* WHAT YOU NEED TO DO
Write out the stretch of the listing from the line containing "Measuring from white" through the line containing "which is nearest", with every character kept the same.

* EXERCISE MATERIAL
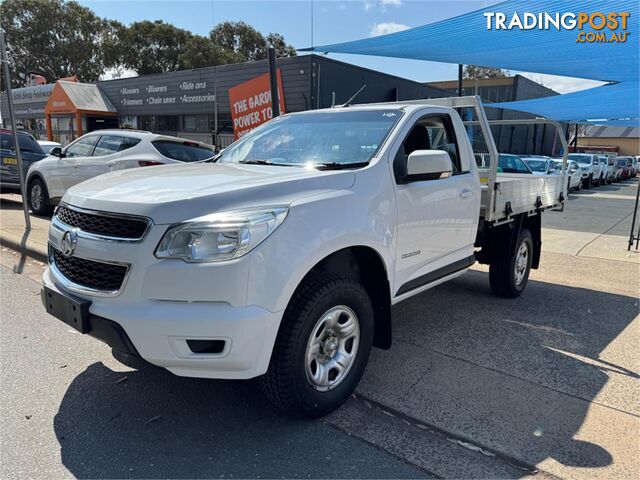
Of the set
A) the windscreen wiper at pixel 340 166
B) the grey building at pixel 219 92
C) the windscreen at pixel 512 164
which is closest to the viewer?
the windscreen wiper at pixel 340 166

--

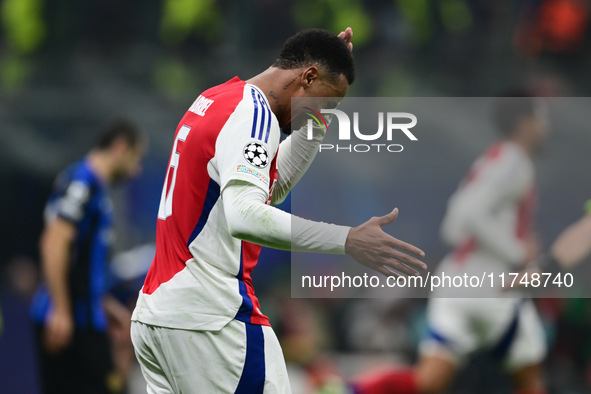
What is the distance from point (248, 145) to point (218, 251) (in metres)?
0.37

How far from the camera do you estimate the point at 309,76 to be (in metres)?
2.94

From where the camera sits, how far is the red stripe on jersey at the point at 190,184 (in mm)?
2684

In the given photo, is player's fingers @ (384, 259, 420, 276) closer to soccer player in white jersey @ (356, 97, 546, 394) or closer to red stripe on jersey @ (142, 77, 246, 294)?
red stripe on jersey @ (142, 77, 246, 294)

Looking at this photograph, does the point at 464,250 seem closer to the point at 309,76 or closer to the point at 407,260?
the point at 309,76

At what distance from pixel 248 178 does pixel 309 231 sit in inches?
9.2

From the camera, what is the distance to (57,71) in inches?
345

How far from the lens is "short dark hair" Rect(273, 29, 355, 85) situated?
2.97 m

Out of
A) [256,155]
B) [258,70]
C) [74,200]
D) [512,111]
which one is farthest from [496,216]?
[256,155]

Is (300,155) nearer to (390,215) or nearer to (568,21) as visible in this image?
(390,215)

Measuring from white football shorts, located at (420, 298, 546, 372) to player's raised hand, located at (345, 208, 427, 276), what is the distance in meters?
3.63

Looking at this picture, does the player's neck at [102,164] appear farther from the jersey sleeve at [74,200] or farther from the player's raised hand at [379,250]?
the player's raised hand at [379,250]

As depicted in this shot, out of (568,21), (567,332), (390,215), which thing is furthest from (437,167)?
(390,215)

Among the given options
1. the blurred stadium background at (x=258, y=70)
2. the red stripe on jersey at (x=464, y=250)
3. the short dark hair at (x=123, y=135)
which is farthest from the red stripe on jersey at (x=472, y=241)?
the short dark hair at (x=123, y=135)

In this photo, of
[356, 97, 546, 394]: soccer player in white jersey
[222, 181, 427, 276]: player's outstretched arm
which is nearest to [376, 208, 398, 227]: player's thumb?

* ANSWER TO THE TASK
Measuring from white football shorts, located at (420, 298, 546, 372) to player's raised hand, located at (345, 208, 427, 276), what is the distance in meters?
3.63

Looking at this picture, does the player's neck at [102,164] appear farther from the jersey sleeve at [74,200] or farther from the player's raised hand at [379,250]?
the player's raised hand at [379,250]

As depicted in this shot, out of (568,21), (567,332), (390,215), which thing is furthest from (437,167)?
(390,215)

Among the given options
1. the blurred stadium background at (x=258, y=70)
2. the red stripe on jersey at (x=464, y=250)
3. the short dark hair at (x=123, y=135)
which is farthest from the red stripe on jersey at (x=472, y=241)?
the short dark hair at (x=123, y=135)

In this photo, of
[356, 97, 546, 394]: soccer player in white jersey
[222, 181, 427, 276]: player's outstretched arm
which is nearest to [376, 208, 398, 227]: player's thumb?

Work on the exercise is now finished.